• Task item:
Take the line with "Поможем недорого и" and every line after it in the data. Transcribe them exactly, through the last.

• Stored data:
◇ ◇ ◇ ◇ ◇

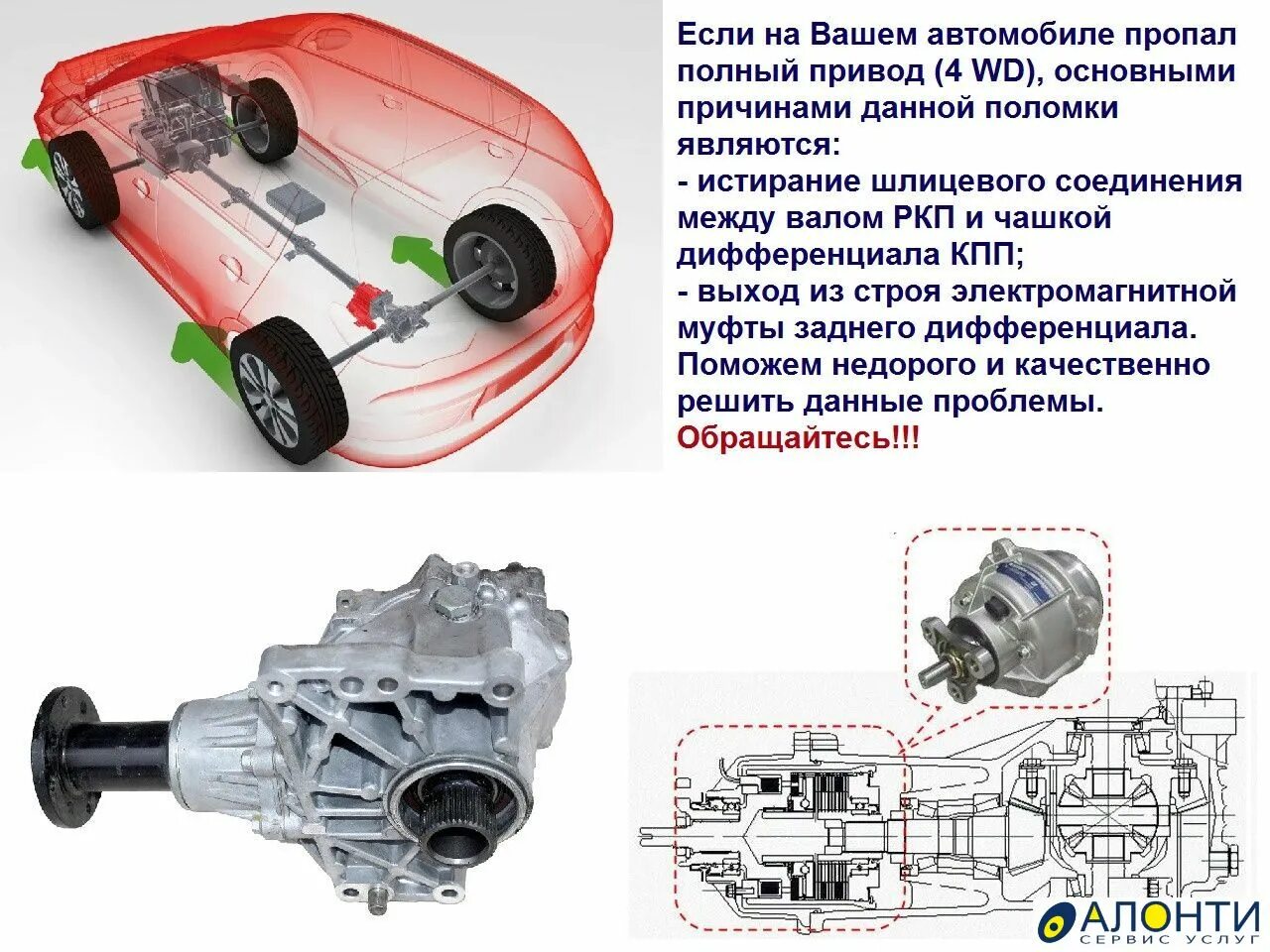 Если на Вашем автомобиле пропал полный привод (4 WD), основными причинами данной поломки являются:
- истирание шлицевого соединения между валом РКП и чашкой дифференциала КПП;
- выход из строя электромагнитной муфты заднего дифференциала.
Поможем недорого и качественно решить данные проблемы.
Обращайтесь!!!

АЛОНТИ
СЕРВИС УСЛУГ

◇ ◇ ◇ ◇ ◇

• Written reply:
Поможем недорого и качественно решить данные проблемы.
Обращайтесь!!!

АЛОНТИ
СЕРВИС УСЛУГ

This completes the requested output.